EXCERPTED RECORDS =
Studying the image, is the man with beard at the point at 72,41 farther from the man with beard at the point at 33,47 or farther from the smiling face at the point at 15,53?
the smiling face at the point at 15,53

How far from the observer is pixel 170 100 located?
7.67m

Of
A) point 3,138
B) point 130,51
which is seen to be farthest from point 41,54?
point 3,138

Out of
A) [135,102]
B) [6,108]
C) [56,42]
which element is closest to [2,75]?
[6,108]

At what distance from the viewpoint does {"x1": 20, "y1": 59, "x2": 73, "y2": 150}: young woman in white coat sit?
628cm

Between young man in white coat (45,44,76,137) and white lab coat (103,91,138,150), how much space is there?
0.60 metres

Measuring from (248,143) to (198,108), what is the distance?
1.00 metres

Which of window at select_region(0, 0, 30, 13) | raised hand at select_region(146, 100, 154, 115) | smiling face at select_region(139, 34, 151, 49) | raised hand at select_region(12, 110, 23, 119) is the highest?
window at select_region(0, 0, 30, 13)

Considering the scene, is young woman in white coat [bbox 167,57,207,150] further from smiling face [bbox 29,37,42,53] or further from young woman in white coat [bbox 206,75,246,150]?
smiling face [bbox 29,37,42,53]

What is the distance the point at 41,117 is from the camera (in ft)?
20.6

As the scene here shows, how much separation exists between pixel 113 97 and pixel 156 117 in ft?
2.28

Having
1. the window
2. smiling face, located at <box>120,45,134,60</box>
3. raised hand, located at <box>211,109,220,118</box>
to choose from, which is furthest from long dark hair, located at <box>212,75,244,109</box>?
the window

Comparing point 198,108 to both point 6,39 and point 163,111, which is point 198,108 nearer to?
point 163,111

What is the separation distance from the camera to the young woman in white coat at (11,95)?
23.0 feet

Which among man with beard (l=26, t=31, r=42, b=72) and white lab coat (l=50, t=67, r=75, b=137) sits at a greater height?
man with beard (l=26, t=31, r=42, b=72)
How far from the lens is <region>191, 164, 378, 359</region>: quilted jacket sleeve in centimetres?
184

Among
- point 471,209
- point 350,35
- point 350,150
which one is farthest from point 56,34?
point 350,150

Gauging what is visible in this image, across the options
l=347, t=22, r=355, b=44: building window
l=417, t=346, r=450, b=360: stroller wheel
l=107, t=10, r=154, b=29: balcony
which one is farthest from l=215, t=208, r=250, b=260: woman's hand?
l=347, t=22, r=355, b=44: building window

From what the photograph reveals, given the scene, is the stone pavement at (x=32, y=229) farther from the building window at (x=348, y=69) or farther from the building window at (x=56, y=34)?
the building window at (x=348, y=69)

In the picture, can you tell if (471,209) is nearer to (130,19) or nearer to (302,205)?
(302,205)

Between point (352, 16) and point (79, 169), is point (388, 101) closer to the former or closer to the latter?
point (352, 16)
--
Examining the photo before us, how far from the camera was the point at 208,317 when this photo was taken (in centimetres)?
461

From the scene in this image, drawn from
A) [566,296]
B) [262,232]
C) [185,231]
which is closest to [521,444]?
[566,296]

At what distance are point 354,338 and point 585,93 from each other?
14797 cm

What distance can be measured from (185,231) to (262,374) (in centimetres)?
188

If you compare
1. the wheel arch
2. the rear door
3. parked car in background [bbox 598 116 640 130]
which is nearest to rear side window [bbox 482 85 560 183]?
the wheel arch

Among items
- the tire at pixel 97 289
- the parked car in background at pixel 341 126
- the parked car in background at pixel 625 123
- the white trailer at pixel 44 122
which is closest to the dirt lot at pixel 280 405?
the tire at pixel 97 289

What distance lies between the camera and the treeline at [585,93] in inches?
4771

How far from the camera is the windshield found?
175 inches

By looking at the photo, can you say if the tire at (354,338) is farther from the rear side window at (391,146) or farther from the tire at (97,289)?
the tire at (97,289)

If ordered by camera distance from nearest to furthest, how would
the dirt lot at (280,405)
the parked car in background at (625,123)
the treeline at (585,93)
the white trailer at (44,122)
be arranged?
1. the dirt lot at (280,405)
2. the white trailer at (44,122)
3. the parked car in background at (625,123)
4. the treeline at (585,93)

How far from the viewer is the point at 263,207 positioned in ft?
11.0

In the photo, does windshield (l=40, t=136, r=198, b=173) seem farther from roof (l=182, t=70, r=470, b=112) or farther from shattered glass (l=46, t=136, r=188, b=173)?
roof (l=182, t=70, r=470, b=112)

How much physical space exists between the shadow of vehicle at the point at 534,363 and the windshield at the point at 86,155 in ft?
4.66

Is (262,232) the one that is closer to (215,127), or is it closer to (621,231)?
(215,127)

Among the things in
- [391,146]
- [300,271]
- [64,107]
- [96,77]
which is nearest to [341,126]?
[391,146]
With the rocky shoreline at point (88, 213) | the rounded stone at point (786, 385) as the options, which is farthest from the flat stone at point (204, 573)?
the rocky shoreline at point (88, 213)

GIVEN EXERCISE = Copy out every line in the rows above that contains the string "exists".

RESPONSE TO THE TASK =
As the scene here shows, how much separation exists between pixel 113 97 and pixel 156 117 in ft?
How much physical space exists between the shadow of vehicle at the point at 534,363 and the windshield at the point at 86,155 in ft?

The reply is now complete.